10

In R 3.0.2 on Linux 3.12.0, I am using the system() function to execute a number of tasks. The desired effect is for each of these tasks to run as they would if I had executed them on the command-line via Rscript outside of R system().

However, when executing them inside R via system(), each task is tied to the same single CPU from the master R process.

In other words:

When launched via RScript directly from a bash shell, outside of R, each task runs on its own core as possible (this is desired)

When launched inside R via system(), each task runs on the same single core. There is no multicore sharing. If I have 100 tasks, they are all stuck on one core.

I cannot figure out how to spawn a process inside of R so that each process will use its own core.

I am using a simple test to consume CPU cycles so I can measure the effect using top/htop:

dd if=/dev/urandom bs=32k count=1000 | bzip2 -9 >> /dev/null

When this simple test is launched outside of R multiple times, each iteration gets its own core.
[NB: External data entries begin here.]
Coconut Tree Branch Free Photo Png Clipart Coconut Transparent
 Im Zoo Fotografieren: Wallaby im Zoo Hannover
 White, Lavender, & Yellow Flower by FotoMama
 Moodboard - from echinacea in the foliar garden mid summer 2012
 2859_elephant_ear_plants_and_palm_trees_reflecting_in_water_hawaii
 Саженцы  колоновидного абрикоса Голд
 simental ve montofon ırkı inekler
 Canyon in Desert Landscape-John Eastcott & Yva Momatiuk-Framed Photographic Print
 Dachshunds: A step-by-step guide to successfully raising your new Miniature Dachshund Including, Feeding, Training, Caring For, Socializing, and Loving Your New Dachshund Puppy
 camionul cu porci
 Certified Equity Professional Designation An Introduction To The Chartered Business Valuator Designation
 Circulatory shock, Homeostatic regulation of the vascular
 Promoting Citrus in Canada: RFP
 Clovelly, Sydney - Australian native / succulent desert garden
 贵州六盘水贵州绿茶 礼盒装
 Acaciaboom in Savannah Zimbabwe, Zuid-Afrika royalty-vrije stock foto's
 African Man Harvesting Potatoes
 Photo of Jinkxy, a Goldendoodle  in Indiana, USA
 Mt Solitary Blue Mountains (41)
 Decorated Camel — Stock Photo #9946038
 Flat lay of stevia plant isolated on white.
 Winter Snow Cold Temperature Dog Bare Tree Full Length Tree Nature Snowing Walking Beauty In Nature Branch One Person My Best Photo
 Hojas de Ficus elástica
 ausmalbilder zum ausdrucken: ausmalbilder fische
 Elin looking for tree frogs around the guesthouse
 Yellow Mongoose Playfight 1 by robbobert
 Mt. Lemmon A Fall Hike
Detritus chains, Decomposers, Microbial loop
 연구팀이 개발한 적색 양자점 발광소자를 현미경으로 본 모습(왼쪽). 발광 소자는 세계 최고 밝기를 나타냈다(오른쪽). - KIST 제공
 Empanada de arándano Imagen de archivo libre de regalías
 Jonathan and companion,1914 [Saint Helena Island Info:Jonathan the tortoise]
But when I launch it inside of R:

system("dd if=/dev/urandom bs=32k count=2000 | bzip2 -9 >> /dev/null", ignore.stdout=TRUE,ignore.stderr=TRUE,wait=FALSE)

They are all stuck on a single core.

Here is a visualization after running 4 simultaneous/concurrent iterations of system().

enter image description here

Please help me, I need to be able to tell R to launch new tasks, with each of them running in their own core.

UPDATE DEC 4 2013:

I tried a test in Python using this:

import thread
thread.start_new_thread(os.system,("/bin/dd if=/dev/urandom of=/dev/null bs=32k count=2000",))

I repeated the new thread several times, and as expected everything worked (multiple cores used, one per thread).

So I think install the rPython package in R, and try the same from within R:

python.exec("import thread")
python.exec("thread.start_new_thread(os.system,('/bin/dd if=/dev/urandom of=/dev/null bs=32k count=2000',))")

Unfortunately, once again it was limited to a single core even after repeated calls. Why is it that everything launched is limited to a single core when executed from R?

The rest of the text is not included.